In this FLEXINAR, Dr. Ian Tevis, CTO of SAFI-Tech, will be discussing their supercooled liquid metal microcapsules for electronics assembly that separate the use of metal solder from the high heat needed to melt it.
The capsules are approximately one micrometer in size and are comprised of liquid metal solder inside a robust, flexible nanofilm. The nanofilm keeps the metal solder in a liquid state at room temperature and below, far cooler than the point where it normally should be solid. Unlike current industry manufacturing practices that require significant heat in order to use metal solder or cure adhesives, NO heat is needed for SAFI-Tech microcapsules. Rupturing or dissolving the capsule shell allows the liquid metal inside to flow out, wet the contact surfaces, and solidify in a few seconds to create a full metallic interconnect.
Liquid metal cores contain solder alloys such as SnAgCu (SAC305) and BiSn and contain no lead, mercury, cadmium, or gallium. Using significantly lower temperatures in electronics manufacturing greatly broadens the design and materials choices available to unlock the door to many new opportunities. The result: smaller and more innovative devices with next generation features for sectors such as defense, automotive, consumer, aerospace, and health.

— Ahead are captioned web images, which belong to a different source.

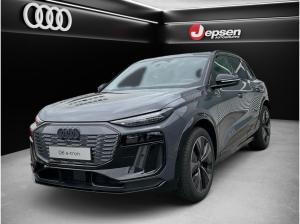 Audi Q6 e-tron Q6 E-Tron 55 quattro Pano 4xSHZ Massage ACC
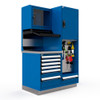 Rousseau Tech Stations 4073.81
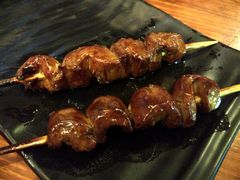 -鸟串烧Yakitori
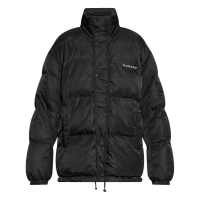 Isabel Marant Men's 'Dilma' Padded Jacket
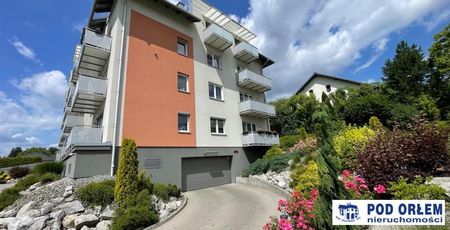 Bielsko-Biała, Sarni Stok, Mieszkanie na wynajem - Photo 4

Dr. Ian Tevis is the CTO and Co-founder of SAFI-Tech. He is a Materials Chemist with a PhD from Northwestern University. Ian became very familiar with the challenges heat can give in electronics processing during his PhD thesis work on self-assembling small molecule based solar cells. Before starting SAFI-Tech, Ian was a research scientist at NanoIntegris Technologies working on process and product development of carbon nanotube inks. Ian has been working on supercooled liquid metal particle technology since 2015, first as a postdoc at Iowa State University and now as the CTO at SAFI-Tech.